Work item.
Retype each entry exactly.

Extracted entries.
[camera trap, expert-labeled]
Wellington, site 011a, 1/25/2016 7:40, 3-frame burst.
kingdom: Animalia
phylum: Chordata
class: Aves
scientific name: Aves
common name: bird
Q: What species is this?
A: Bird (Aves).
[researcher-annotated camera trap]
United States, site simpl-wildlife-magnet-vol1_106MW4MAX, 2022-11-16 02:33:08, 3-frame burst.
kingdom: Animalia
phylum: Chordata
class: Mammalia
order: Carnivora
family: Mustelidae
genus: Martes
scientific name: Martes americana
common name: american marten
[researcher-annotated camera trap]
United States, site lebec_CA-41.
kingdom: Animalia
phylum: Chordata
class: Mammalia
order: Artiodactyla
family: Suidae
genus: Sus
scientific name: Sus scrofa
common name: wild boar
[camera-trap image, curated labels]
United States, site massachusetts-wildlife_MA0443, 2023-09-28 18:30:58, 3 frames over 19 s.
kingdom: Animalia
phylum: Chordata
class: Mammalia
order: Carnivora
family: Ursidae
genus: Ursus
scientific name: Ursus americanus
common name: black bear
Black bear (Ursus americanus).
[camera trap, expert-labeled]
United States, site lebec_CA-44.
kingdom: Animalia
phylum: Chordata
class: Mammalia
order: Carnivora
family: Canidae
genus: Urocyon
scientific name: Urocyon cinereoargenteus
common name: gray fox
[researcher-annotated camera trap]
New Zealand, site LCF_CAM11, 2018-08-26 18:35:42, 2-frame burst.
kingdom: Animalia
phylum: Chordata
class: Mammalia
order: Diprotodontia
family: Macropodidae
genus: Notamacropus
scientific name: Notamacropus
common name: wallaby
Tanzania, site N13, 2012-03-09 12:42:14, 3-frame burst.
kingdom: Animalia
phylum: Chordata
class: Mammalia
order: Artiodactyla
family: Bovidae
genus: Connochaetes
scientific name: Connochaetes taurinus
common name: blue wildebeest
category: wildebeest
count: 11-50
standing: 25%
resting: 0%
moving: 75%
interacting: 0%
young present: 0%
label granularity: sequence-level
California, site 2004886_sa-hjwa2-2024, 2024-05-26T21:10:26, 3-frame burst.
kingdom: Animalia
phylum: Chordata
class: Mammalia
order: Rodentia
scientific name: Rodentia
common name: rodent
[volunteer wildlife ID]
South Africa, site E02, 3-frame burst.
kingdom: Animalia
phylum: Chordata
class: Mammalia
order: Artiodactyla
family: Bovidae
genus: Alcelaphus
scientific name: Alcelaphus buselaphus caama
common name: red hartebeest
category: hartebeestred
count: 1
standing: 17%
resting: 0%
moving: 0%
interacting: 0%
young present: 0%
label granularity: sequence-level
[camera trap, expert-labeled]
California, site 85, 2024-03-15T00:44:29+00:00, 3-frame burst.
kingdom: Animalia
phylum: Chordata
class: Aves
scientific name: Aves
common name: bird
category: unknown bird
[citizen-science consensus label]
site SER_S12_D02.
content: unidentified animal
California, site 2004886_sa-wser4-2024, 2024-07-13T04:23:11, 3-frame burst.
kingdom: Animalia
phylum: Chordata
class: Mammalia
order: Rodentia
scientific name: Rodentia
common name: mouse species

Answer to this task.
[camera trap, expert-labeled]
Wellington, site 011a, 1/25/2016 7:40, 3-frame burst.
kingdom: Animalia
phylum: Chordata
class: Aves
scientific name: Aves
common name: bird
Q: What species is this?
A: Bird (Aves).
[researcher-annotated camera trap]
United States, site simpl-wildlife-magnet-vol1_106MW4MAX, 2022-11-16 02:33:08, 3-frame burst.
kingdom: Animalia
phylum: Chordata
class: Mammalia
order: Carnivora
family: Mustelidae
genus: Martes
scientific name: Martes americana
common name: american marten
[researcher-annotated camera trap]
United States, site lebec_CA-41.
kingdom: Animalia
phylum: Chordata
class: Mammalia
order: Artiodactyla
family: Suidae
genus: Sus
scientific name: Sus scrofa
common name: wild boar
[camera-trap image, curated labels]
United States, site massachusetts-wildlife_MA0443, 2023-09-28 18:30:58, 3 frames over 19 s.
kingdom: Animalia
phylum: Chordata
class: Mammalia
order: Carnivora
family: Ursidae
genus: Ursus
scientific name: Ursus americanus
common name: black bear
Black bear (Ursus americanus).
[camera trap, expert-labeled]
United States, site lebec_CA-44.
kingdom: Animalia
phylum: Chordata
class: Mammalia
order: Carnivora
family: Canidae
genus: Urocyon
scientific name: Urocyon cinereoargenteus
common name: gray fox
[researcher-annotated camera trap]
New Zealand, site LCF_CAM11, 2018-08-26 18:35:42, 2-frame burst.
kingdom: Animalia
phylum: Chordata
class: Mammalia
order: Diprotodontia
family: Macropodidae
genus: Notamacropus
scientific name: Notamacropus
common name: wallaby
Tanzania, site N13, 2012-03-09 12:42:14, 3-frame burst.
kingdom: Animalia
phylum: Chordata
class: Mammalia
order: Artiodactyla
family: Bovidae
genus: Connochaetes
scientific name: Connochaetes taurinus
common name: blue wildebeest
category: wildebeest
count: 11-50
standing: 25%
resting: 0%
moving: 75%
interacting: 0%
young present: 0%
label granularity: sequence-level
California, site 2004886_sa-hjwa2-2024, 2024-05-26T21:10:26, 3-frame burst.
kingdom: Animalia
phylum: Chordata
class: Mammalia
order: Rodentia
scientific name: Rodentia
common name: rodent
[volunteer wildlife ID]
South Africa, site E02, 3-frame burst.
kingdom: Animalia
phylum: Chordata
class: Mammalia
order: Artiodactyla
family: Bovidae
genus: Alcelaphus
scientific name: Alcelaphus buselaphus caama
common name: red hartebeest
category: hartebeestred
count: 1
standing: 17%
resting: 0%
moving: 0%
interacting: 0%
young present: 0%
label granularity: sequence-level
[camera trap, expert-labeled]
California, site 85, 2024-03-15T00:44:29+00:00, 3-frame burst.
kingdom: Animalia
phylum: Chordata
class: Aves
scientific name: Aves
common name: bird
category: unknown bird
[citizen-science consensus label]
site SER_S12_D02.
content: unidentified animal
California, site 2004886_sa-wser4-2024, 2024-07-13T04:23:11, 3-frame burst.
kingdom: Animalia
phylum: Chordata
class: Mammalia
order: Rodentia
scientific name: Rodentia
common name: mouse species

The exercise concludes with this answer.